Depending on the specific terms of a credit agreement, defaults generally result from, among other things, a breach of a financial covenant or a reporting requirement, a payment failure or a material adverse change in the financial condition of the borrower. Such defaults may or may not have a cure period associated with them whereby the borrower has a certain period of time within which to cure the default.
The term “material adverse change” is undoubtedly top of mind right now. A borrower being in an industry which is more dramatically affected by the pandemic will not likely in itself constitute a material adverse change (subject to the language in the relevant agreement). However, if that borrower subsequently experiences financial difficulties as a consequence, that deterioration in financial condition could constitute a material adverse change in financial condition prompting a different set of considerations.
Establishing a material adverse change will be a highly subjective process involving careful consideration of the drafting and surrounding circumstances. There is already a lot of industry discussion about relying on material adverse change clauses, but two things are good to remember. First, most credit agreements provide that whether a material adverse change exists is in the discretion of the lender, so a borrower may not ultimately have much say in the matter. Secondly, and more importantly, where a borrower is suffering financial distress as a result of COVID-19, it is likely that other defaults will also exist or arise very quickly, such as a breach of a financial covenant or a payment default. So while a lender may be able to rely on a material adverse change provision to call a default under a credit agreement, it could very quickly find that it is not necessary.
Regardless of the source of a default, if one occurs, it will be time for the lender and the borrower to discuss options. Given COVID-19’s broad economic impact, we expect that lenders will be receptive to a borrower who has an otherwise viable business, and a strategy for emerging from financial distress as Canada emerges from the pandemic. There are a number of options available to lenders and borrowers to address defaults under credit agreements, including amendments providing extensions of the period of time to meet the covenants that have been breached or agreeing to waive the defaults. We have already seen a marked uptick in the number of amendments to credit agreements being completed in the past two weeks.

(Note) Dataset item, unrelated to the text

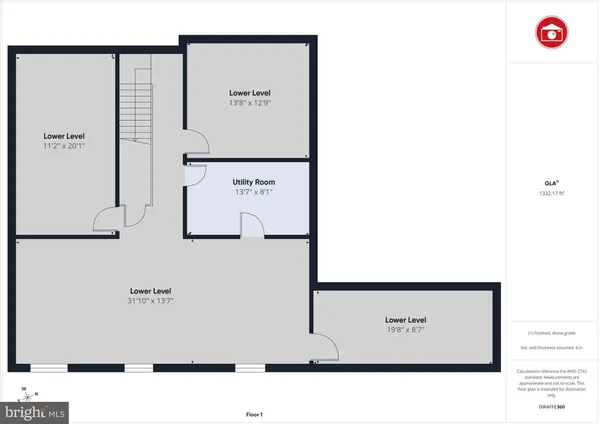 $675,000 | 1318 Volunteer Drive, Brunswick, MD 21716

If a lender is not prepared to provide an extension or a waiver of a default, the lender may enter into a forbearance agreement with its borrower to allow the borrower an opportunity to reorganize by obtaining alternate financing, an opportunity to sell assets or an opportunity to “right the ship.”

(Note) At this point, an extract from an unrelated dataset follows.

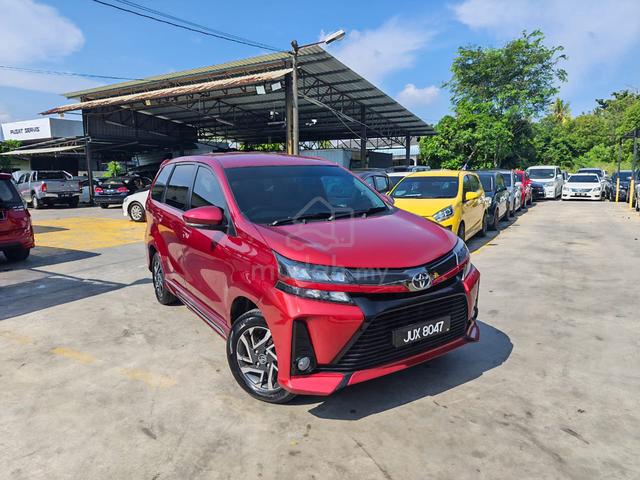 2021 Toyota AVANZA FULL SPEC 1.5 (AUTO) - 1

Forbearance agreements will also be important tools for both lenders and borrowers in the coming months. A forbearance agreement often provides the lender with extra time to gather information on the financial situation of the borrower and what its financial needs and prospects will be going forward. For a borrower, entering into a forbearance agreement with its lender will allow the borrower additional time to attempt to stabilize its business operations, seek alternative solutions to remedy any sources of financial distress or facilitate a transaction to sell some or all of its assets outside of a formal restructuring proceeding. In addition, a forbearance agreement might allow a lender or borrower to engage third party advisers or consultants to assist in identifying the challenges facing the business as well as potential solutions to the financial distress.
The uncertain and changing circumstances brought on by COVID-19 require flexibility on the part of lenders and borrowers alike. As the financial consequences of the crisis manifest, it will be necessary for lenders to develop creative solutions in real time.